Kapitalisme Akar Masalah
Jika diteliti lebih dalam, tujuan untuk “kabur” ini berkaitan dengan sistem yang mengatur negara. Dialah sistem kapitalisme yang mendominasi ekonomi global hingga menjadikan ketimpangan sosial yang signifikan terjadi. Sementara lapangan pekerjaan bergantung pada prinsip untung-rugi perusahaan, pendidikan dianggap sebagai komoditas yang hanya dapat diakses oleh mereka yang mampu. Akibatnya, banyak masyarakat mengalami kesulitan untuk mendapatkan pekerjaan yang layak dan pendidikan yang baik.
Sistem kapitalisme telah menjadikan pribadi seseorang menjadi individualis, tidak memikirkan lagi kemaslahatan bersama apalagi untuk membangun negaranya, maka pilihan untuk ‘kabur’ dianggap solusi yang tepat. Padahal, jika mereka pindah ke luar negeri, belum tentu mereka akan hidup dengan baik dan bahagia jika sistem yang mereka anut masih sama yaitu kapitalisme. Sebab, kapitalisme telah melanda sebagian besar negara di dunia. Kapitalismelah biang keladi dari semua ini. Akibatnya, perbedaan ekonomi antara negara berkembang dan negara maju muncul di tingkat global dan di dalam negeri.
Kesejahteraan Pada Sistem Islam
Jauh berbeda dengan negara yang menganut sistem Islam. Negara diwajibkan untuk menjaga kesejahteraan rakyat dan memenuhi kebutuhan asasi setiap warga. Negara dapat melakukan banyak hal, seperti menyediakan lapangan kerja bagi setiap laki-laki baligh di bidang pertanian, perdagangan, industri, dan jasa. Pengaturan ini semua diserahkan pada imam atau Khalifah dalam negara Islam. Seperti sabda Rasulullah Saw, “Imam adalah raa’in (pengurus rakyat), dan ia bertanggung jawab atas pengurusan rakyatnya” (HR. Bukhari).

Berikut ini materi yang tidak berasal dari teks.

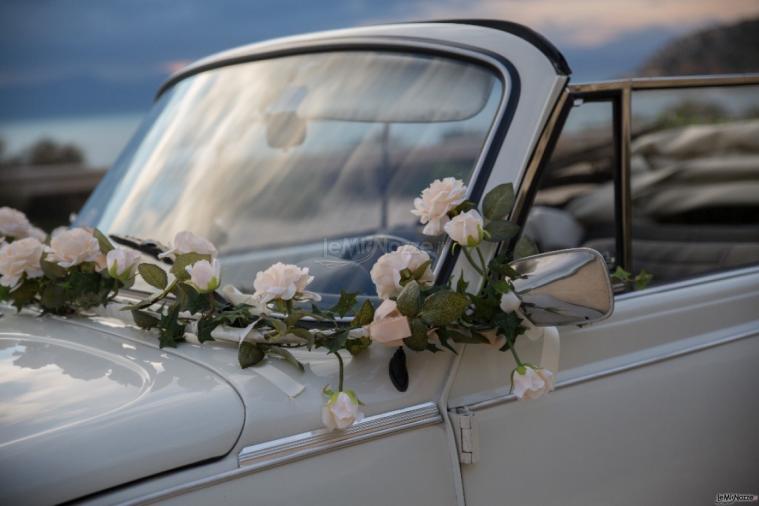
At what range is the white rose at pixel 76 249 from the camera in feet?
7.36

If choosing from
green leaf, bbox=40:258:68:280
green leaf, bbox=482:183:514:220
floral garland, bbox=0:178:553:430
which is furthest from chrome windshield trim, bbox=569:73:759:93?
green leaf, bbox=40:258:68:280

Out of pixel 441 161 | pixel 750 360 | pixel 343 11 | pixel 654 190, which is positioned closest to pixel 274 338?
pixel 441 161

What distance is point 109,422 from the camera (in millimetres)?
1592

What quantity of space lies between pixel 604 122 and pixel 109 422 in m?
1.57

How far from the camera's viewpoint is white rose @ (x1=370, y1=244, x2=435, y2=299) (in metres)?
1.87

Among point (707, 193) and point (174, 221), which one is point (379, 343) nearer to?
point (174, 221)

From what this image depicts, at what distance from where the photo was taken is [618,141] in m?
2.45

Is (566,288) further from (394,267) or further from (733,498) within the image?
(733,498)

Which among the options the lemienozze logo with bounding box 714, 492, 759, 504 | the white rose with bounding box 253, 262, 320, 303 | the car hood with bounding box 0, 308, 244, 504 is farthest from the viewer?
the lemienozze logo with bounding box 714, 492, 759, 504

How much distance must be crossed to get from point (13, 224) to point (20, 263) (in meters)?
0.46

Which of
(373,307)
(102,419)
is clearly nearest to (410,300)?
→ (373,307)

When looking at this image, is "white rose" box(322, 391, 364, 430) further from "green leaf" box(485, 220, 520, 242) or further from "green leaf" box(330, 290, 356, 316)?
"green leaf" box(485, 220, 520, 242)

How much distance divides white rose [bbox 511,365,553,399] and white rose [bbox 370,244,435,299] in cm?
29

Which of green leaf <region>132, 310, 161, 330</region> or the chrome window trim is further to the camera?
green leaf <region>132, 310, 161, 330</region>
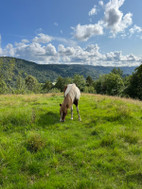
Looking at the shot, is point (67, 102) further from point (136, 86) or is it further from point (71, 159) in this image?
point (136, 86)

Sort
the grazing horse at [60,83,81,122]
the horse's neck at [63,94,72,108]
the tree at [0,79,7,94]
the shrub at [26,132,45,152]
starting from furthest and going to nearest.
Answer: the tree at [0,79,7,94] < the horse's neck at [63,94,72,108] < the grazing horse at [60,83,81,122] < the shrub at [26,132,45,152]

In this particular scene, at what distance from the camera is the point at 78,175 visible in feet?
11.7

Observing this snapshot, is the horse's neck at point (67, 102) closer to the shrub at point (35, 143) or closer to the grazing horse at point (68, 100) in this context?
the grazing horse at point (68, 100)

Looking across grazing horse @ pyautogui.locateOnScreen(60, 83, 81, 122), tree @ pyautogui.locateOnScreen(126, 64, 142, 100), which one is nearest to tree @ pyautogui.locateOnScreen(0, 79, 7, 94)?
grazing horse @ pyautogui.locateOnScreen(60, 83, 81, 122)

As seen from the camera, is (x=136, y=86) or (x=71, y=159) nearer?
(x=71, y=159)

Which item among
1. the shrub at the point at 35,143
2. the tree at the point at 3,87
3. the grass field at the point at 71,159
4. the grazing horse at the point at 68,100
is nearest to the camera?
the grass field at the point at 71,159

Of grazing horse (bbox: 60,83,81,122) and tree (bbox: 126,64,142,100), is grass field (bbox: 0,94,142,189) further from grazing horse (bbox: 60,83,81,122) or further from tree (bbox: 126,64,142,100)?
tree (bbox: 126,64,142,100)

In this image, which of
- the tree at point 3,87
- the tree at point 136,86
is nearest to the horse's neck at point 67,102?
the tree at point 3,87

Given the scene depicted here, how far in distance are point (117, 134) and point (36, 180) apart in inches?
167

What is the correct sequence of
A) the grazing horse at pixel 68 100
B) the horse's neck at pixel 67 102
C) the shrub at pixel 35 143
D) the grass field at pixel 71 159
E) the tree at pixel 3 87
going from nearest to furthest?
the grass field at pixel 71 159
the shrub at pixel 35 143
the grazing horse at pixel 68 100
the horse's neck at pixel 67 102
the tree at pixel 3 87

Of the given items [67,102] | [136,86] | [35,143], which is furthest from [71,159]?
[136,86]

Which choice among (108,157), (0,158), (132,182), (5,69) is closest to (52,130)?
(0,158)

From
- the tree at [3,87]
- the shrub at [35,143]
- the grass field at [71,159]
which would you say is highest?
the tree at [3,87]

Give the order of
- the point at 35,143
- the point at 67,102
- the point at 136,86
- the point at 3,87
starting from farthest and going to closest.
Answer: the point at 136,86, the point at 3,87, the point at 67,102, the point at 35,143
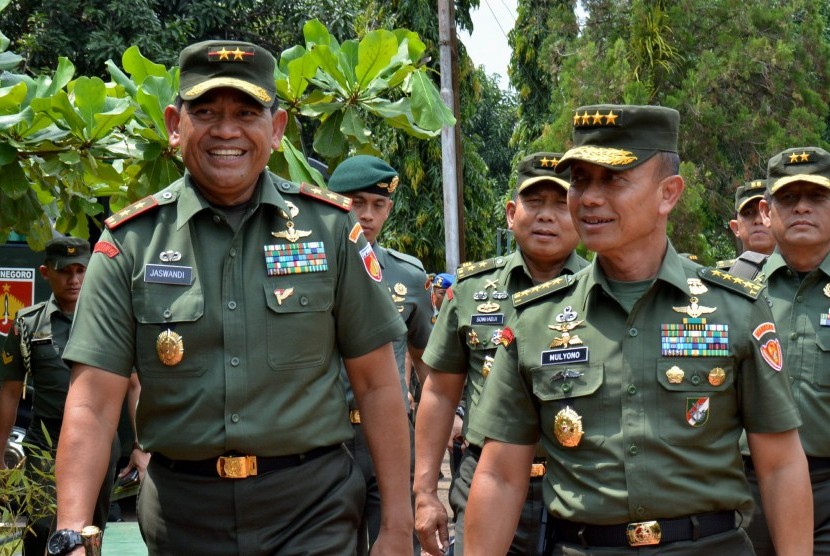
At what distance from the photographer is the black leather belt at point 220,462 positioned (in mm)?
4000

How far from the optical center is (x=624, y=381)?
381 cm

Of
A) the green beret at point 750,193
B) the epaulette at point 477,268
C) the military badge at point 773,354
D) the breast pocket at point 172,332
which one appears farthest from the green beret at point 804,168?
the breast pocket at point 172,332

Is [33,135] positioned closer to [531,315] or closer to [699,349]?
[531,315]

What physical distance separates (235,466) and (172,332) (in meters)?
0.43

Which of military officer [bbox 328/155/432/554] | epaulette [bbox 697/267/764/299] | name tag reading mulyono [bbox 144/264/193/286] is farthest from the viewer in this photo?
military officer [bbox 328/155/432/554]

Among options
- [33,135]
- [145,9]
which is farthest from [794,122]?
[33,135]

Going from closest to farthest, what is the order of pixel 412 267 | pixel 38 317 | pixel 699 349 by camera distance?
pixel 699 349 → pixel 412 267 → pixel 38 317

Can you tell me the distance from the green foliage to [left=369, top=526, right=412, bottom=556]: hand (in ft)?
7.00

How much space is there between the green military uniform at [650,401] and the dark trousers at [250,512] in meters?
0.53

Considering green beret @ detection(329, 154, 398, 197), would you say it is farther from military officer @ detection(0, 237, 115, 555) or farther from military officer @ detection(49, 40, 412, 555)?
military officer @ detection(49, 40, 412, 555)

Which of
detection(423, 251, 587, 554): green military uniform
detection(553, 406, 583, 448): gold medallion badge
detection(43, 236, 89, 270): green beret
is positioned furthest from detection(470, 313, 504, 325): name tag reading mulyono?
detection(43, 236, 89, 270): green beret

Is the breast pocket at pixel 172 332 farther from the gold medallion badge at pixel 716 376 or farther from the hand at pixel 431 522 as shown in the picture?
the hand at pixel 431 522

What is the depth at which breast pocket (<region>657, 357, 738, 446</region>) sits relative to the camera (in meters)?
3.76

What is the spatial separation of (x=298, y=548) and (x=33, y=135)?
250cm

Selain itu, negara mengelola sumber daya alam yang melimpah dengan sebaik mungkin, dan hasilnya dikembalikan kepada rakyat dalam bentuk subsidi atau bantuan lainnya untuk membantu mereka hidup lebih baik. Kemudian, negara yang menerapkan syariat Islam akan memprioritaskan pendidikan sebagai kebutuhan publik yang penting untuk menghasilkan generasi yang berkepribadian Islam. Orang-orang yang memiliki keahlian dan berbakat akan menjadi garda terdepan yang siap membangun negaranya, dan negara akan bertanggung jawab atas kehidupan dan kesejahteraan mereka sendiri.

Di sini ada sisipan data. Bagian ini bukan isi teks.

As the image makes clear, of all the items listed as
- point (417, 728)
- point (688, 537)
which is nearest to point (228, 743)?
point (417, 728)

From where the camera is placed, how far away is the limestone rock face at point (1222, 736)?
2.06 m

Tidak hanya itu, sistem pendidikan wajib berbasis akidah Islam dengan kurikulum khas, memadukan pendidikan agama dan ilmu pengetahuan umum yang mampu mencetak sumber daya manusia yang beriman dan berperan aktif di masyarakat untuk kemajuan negara.

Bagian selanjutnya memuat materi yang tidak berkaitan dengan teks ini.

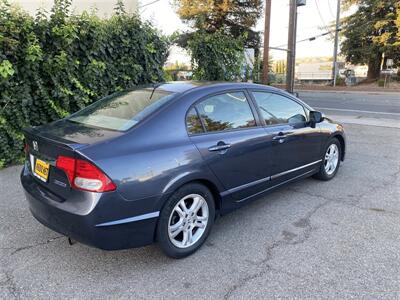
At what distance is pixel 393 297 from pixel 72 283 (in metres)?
2.36

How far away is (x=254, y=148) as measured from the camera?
138 inches

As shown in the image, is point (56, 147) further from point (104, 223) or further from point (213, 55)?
point (213, 55)

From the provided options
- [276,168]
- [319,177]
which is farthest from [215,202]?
[319,177]

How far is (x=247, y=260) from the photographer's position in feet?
9.70

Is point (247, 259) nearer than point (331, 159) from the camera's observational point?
Yes

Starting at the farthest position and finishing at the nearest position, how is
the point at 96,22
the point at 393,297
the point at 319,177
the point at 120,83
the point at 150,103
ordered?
1. the point at 120,83
2. the point at 96,22
3. the point at 319,177
4. the point at 150,103
5. the point at 393,297

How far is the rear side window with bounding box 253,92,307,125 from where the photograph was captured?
3.78 m

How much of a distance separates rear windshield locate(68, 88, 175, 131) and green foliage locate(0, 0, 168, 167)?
7.92 feet

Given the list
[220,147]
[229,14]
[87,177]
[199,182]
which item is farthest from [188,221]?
[229,14]

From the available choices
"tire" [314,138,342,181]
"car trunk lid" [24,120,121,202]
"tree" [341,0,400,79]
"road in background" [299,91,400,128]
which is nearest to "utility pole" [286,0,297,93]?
"road in background" [299,91,400,128]

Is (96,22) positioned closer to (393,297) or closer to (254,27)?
(393,297)

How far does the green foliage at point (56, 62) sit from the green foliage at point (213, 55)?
222 centimetres

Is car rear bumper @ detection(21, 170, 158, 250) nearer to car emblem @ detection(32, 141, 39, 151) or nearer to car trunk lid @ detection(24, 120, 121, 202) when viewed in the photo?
car trunk lid @ detection(24, 120, 121, 202)

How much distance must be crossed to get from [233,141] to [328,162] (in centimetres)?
220
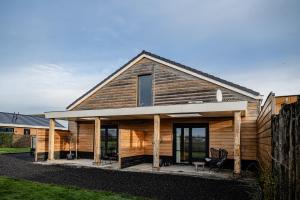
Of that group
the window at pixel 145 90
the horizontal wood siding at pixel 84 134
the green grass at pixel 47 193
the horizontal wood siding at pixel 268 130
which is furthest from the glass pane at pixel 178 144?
the green grass at pixel 47 193

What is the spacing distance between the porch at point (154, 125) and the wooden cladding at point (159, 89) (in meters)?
1.03

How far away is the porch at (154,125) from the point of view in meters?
10.3

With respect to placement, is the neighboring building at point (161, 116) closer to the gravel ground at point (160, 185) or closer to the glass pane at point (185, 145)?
the glass pane at point (185, 145)

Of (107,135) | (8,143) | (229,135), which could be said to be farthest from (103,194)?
(8,143)

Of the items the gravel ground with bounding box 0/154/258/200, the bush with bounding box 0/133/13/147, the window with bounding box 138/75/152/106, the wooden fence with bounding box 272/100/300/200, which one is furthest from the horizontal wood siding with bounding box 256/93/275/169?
the bush with bounding box 0/133/13/147

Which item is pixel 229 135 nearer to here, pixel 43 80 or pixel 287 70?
pixel 287 70

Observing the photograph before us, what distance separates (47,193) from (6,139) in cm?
2216

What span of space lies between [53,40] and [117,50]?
541 cm

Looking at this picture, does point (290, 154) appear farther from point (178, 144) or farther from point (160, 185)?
point (178, 144)

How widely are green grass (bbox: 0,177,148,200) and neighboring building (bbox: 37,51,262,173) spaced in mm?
4622

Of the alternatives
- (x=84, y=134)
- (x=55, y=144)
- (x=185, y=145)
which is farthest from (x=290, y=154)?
(x=84, y=134)

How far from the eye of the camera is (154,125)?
37.3 ft

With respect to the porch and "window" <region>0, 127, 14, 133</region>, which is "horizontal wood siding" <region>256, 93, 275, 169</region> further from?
"window" <region>0, 127, 14, 133</region>

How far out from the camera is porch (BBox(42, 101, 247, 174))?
1030cm
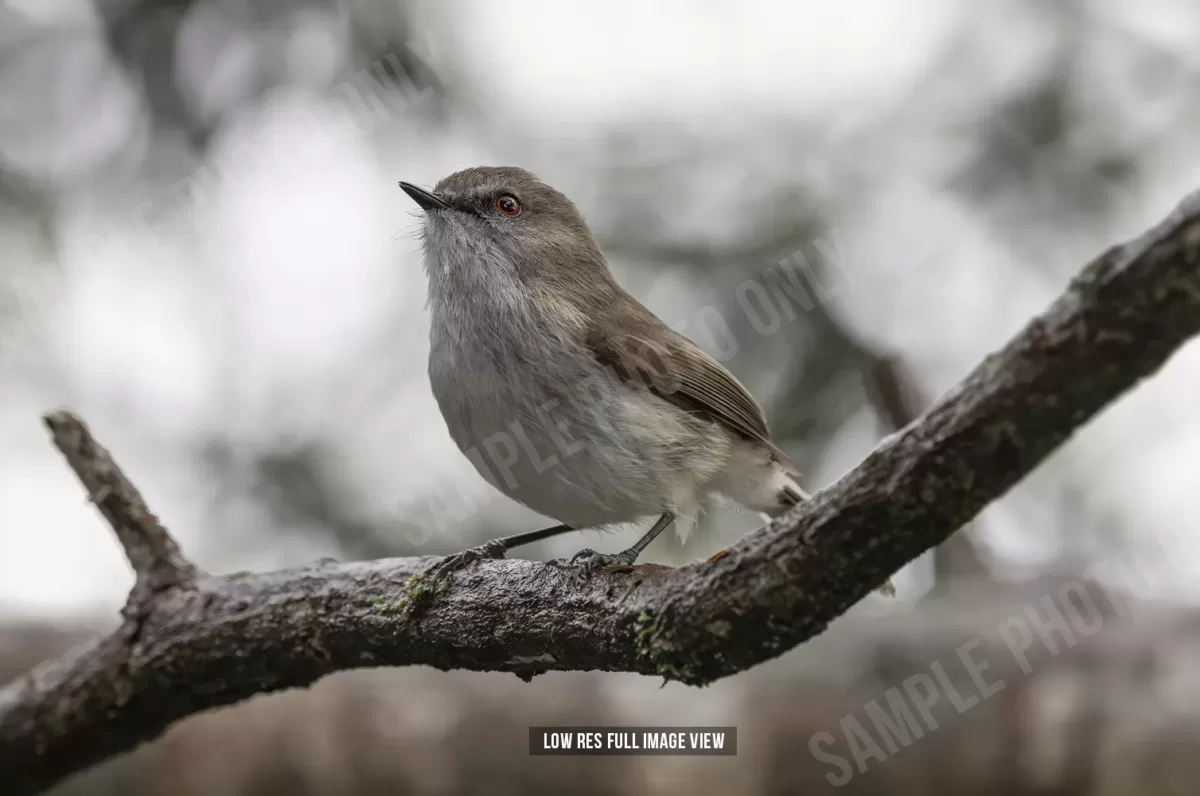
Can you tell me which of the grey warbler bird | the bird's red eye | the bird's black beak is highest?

Dengan demikian, fenomena brain drain (orang-orang yang memiliki pengetahuan tinggi berbondong-bondong pindah ke luar negeri) tidak akan terjadi lagi hanya karena merasa tidak diakui dan tidak dibantu oleh negara asalnya. Semua ini akan terwujud jika manusia kembali pada syariat Islam secara total bahkan dalam wujud negara. [WE/IK].